Which lines run from the one containing "body_size: 266" to the end of the entries below? Retype exactly those, both ends included.

*** Task input Section Begins ***

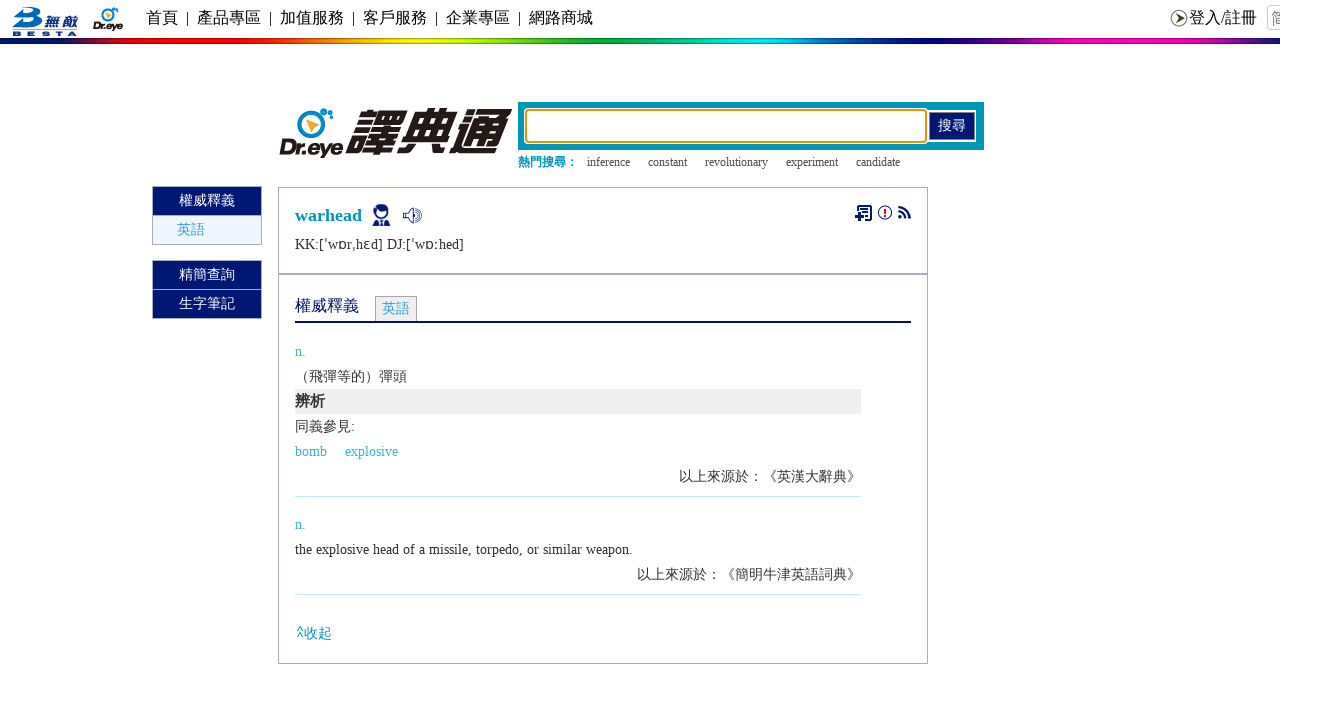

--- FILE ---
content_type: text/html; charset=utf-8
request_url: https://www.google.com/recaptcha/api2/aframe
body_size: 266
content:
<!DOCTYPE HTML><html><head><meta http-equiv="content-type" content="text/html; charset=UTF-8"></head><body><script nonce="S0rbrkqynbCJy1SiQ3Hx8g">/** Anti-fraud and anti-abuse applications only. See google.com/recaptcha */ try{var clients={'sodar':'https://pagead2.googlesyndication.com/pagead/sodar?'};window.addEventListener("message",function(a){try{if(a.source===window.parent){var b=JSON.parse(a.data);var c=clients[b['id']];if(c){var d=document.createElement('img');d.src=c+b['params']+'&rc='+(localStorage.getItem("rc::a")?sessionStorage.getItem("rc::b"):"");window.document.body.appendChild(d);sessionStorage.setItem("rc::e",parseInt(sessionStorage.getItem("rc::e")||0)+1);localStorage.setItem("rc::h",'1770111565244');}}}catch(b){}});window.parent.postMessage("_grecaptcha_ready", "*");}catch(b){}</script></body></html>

*** Task input Section Ends ***

Solved exercise:
body_size: 266
content:
<!DOCTYPE HTML><html><head><meta http-equiv="content-type" content="text/html; charset=UTF-8"></head><body><script nonce="S0rbrkqynbCJy1SiQ3Hx8g">/** Anti-fraud and anti-abuse applications only. See google.com/recaptcha */ try{var clients={'sodar':'https://pagead2.googlesyndication.com/pagead/sodar?'};window.addEventListener("message",function(a){try{if(a.source===window.parent){var b=JSON.parse(a.data);var c=clients[b['id']];if(c){var d=document.createElement('img');d.src=c+b['params']+'&rc='+(localStorage.getItem("rc::a")?sessionStorage.getItem("rc::b"):"");window.document.body.appendChild(d);sessionStorage.setItem("rc::e",parseInt(sessionStorage.getItem("rc::e")||0)+1);localStorage.setItem("rc::h",'1770111565244');}}}catch(b){}});window.parent.postMessage("_grecaptcha_ready", "*");}catch(b){}</script></body></html>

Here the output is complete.